As palavras da Juíza, além de legítima defesa, constituem a expressão do sentimento de revolta do povo brasileiro contra o Órgão Especial. E isso foi publicamente demonstrado com o movimento social encabeçado pelo Senador Suplicy, em que mais de uma centena de cidadãos se deitou em frente ao TJ-SP expressando, COM ATOS, o repúdio, o nojo, o asco, a náusea, contra essa odiosa decisão, que desprezou e humilhou a Juíza e o Júri Popular.
CULPABILIDADE, desnecessário aqui falar em CULPABILIDADE, a não ser para alertar que o Órgão Especial está adotando, contra a Juíza, a odiosa teoria do Direito Penal do Inimigo, teoria essa colocada em prática por George W. Bush contra os acusados de terrorismo.
Tenho ainda muito que falar, mas agora sou obrigado a interromper porque tenho que mandar um buquê de flores para a Juíza Maria Cristina Cotrofe Biasi, e tenho que escrever uma carinhosa dedicatória, e para isso vou gastar tempo escolhendo com cuidado as doces e suaves palavras a que ela faz jus.
Um abraço afetuoso do Rodolpho.
Prezados leitores, eu me pergunto, a declaração não foi feita em França??? (extraterritorialidade). A Dra. Maria Cristina estava naquele país a serviço do Judiciário Brasileiro, ou melhor, do TJSP???Creio que não, então, as declarações feitas por ela não alcançam a alegada infração, capaz de gerar processo administartivo sancionatório. Ao que parece é a busca de uma sanção a um cidadão que possui direito de expressão, como qualquer outra pessoa nacional ou estrangeira.
Dessa forma, não vejo ato capaz de gerar sanção. (O que ainda não vimos e que estaria por detrás desse processo???). É isso.

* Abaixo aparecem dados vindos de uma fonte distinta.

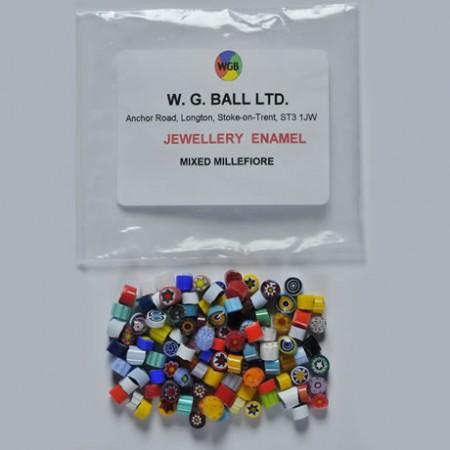 Bags-Mixed-Millefiore-Alternate-DSC-8400e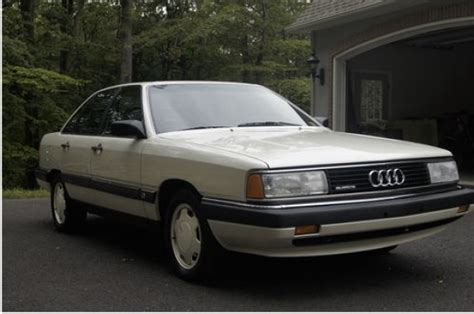 small engine service manuals 1986 audi 5000s electronic toll collection service manual 1986 audi 5000 cs turbo 1986 audi 5000 cs turbo quattro german cars for sale blog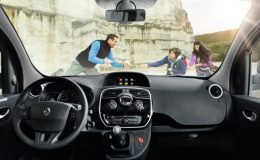 renault-grand-kangoo-interni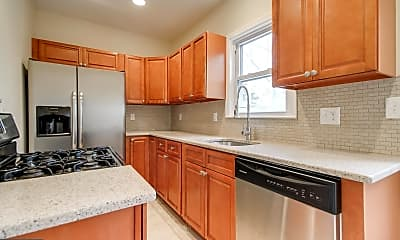 Kitchen, 4639 Umbria St 1, 1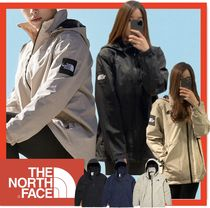 ☆韓国の人気☆【THE NORTH FACE】☆STINSON JACKET☆3色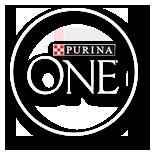 purina_logo.png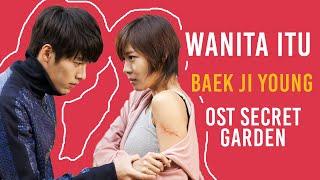 That Woman (그여자) - Baek Ji Young ( 백지영) Secret Garden OST | Indonesia Cover
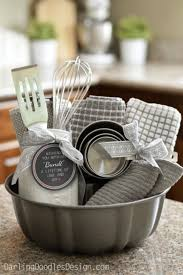 cooking gift baskets great ideas for diy gift baskets neatorama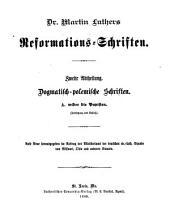 Dr. Martin Luthers Sämmtliche Schriften: Band 19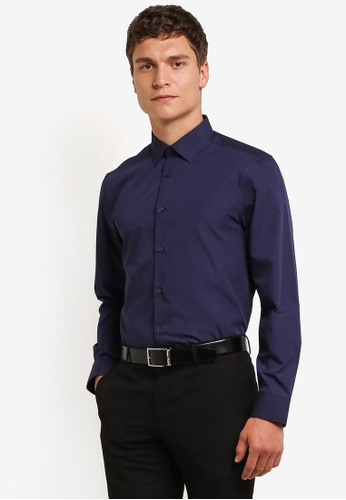 Burton Menswear London navy Navy Tailored Fit Easy Iron Shirt BU964AA0RM6NMY_1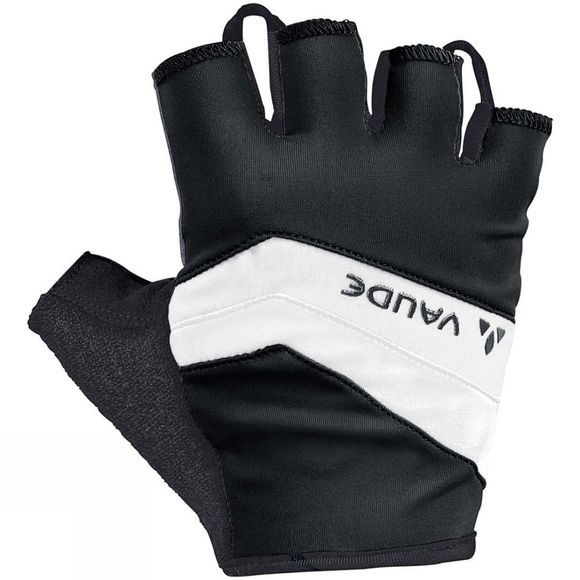 Mens Active Glove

Não creio que a sentença da juiza tenha sido "desrespeitada". Reformar uma sentença não é desrespeitar (mesmo que a reforma seja absurda).
Penso que a juiza, esta sim, desrespeitou as regras fundamentais de sua profissão.
De resto, falando em respeito,vejo neste tópico que realmente já tivemos dias melhores na nossa atividade, quando as pessoas se tratavam de maneira mais civilizada.
Frases e palavras ofensivas não contribuem para o debate inteligente.
Creio que este é um espaço para cada qual expressar sua opinião, que pode não ser a mesma dos demais.